The latter of these questions seemed to exercise him even more than the former. He had never had a good word to say about his cousin, in private, but in public he had always maintained a façade of common politeness.
Now his constant complaint, in all company, was what cunning and unprincipled reptiles the entire Collins brood were, how they had always coveted Longbourn, and were now set to get it at last. He even repeated, constantly, and not entirely in jest, to all comers, his belief that they must have put a curse upon him, so that he was plagued with useless grand-daughters and deprived of an heir. My remonstrations that my daughters were in every sense delightful to me, and that we had ample time as yet to make up the deficiency, that “it was early days”, as they say, he dignified with no regard whatsoever.
Contumacity such as this has a way of making itself known to its objects. Which of our kind friends it was who passed on the details, we never discovered, but transmitted they were, in some fashion. Mr. Collins himself made the long journey from the Midlands to protest his innocence, but he might just as well have saved himself the trouble and expenditure.

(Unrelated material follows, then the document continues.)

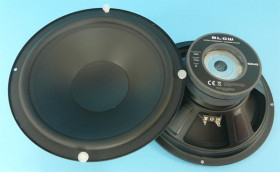 GDN-25/80/8 8 OM GŁOŚNIK CHINY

Exactly what passed between him and my father I never knew. Their interview took place behind closed doors, and ended with Mr. Collins storming out of the house, vowing never to set foot in it again until it was his own, nor to address a single word to its inhabitants henceforth.
I will not record the imprecations with which my father urged him on his way. A younger man might have resented them so much as to ask a friend to call upon his cousin. But, such as they were, they served to raise my father’s spirits for the rest of the day. He displayed greater strength and energy that day than he had done for many weeks, his cheeks were ruddier, his voice louder and steadier, and he seemed determined to show that the Bennets’ hold upon Longbourn would log endure.
The following morning another face of things was seen. His own face, it was, all hollow and shrunken down one side, with the lips curled down into a dreadful sort of comma. He had to be assisted out of bed, he shambled lop-sidedly about the house where before had stridden purposefully, and his voice, now more querulous than ever, was slurred, and indistinct.